TEXT SHOWN:
☆ ☆ ☆ ☆ ☆ ☆ ☆

The science of a stress fracture. Experts are breaking it down using detailed motion analysis. These troublesome injuries are the bane of many an athlete.
“Stress fracture is a small crack that can occur over time by accumulating trauma, usually overuse,” says Dr. James Bynum, orthopedic sports surgeon on Lee Memorial Health System’s medical staff.
So it’s no surprise what sports are most problematic.
“We see it much more common in runners or triathletes. It can be seen in basketball players but not quite as often,” says Dr. Bynum.
But this recent study of almost 2,000 military cadets is turning up some new findings. That the angle of the knee during a foot landing increases the likelihood of a stress fracture and that women are three-times more likely to get them.
While weakness and overuse have long been associated with stress injuries, this was the first documentation of knee rotation and angle as a risk factor. The good news is that practicing better landing techniques may prevent harm.
“This is where it would be helpful to be referred to a professional physical therapist who could actually look at how you’re running. I can see that your knees are turning inwards or your feet are turning outwards or you are very flat footed or you’re a very high arched runner and then they can help you work on those things,” says Lee Memorial Health System physical therapist Kath Kinross, DPT.
In addition to biomechanical problems, women may be more ‘stressed’ because of hormone levels, diet and decreasing bone mass. All things that should be kept in check to remain active, healthy and fracture free.

☆ ☆ ☆ ☆ ☆ ☆ ☆

PROVIDED MATERIAL:
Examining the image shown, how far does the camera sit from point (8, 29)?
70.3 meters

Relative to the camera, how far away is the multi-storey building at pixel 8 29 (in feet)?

☆ ☆ ☆ ☆ ☆ ☆ ☆

DIRECTIONS FOR THIS TASK:
Please print the part of the stress fracture article starting with "So it’s no surprise" and going on through "to get them.", word for word. The lines here have no connection to the stress fracture article.

SOLUTION:
So it’s no surprise what sports are most problematic.
“We see it much more common in runners or triathletes. It can be seen in basketball players but not quite as often,” says Dr. Bynum.
But this recent study of almost 2,000 military cadets is turning up some new findings. That the angle of the knee during a foot landing increases the likelihood of a stress fracture and that women are three-times more likely to get them.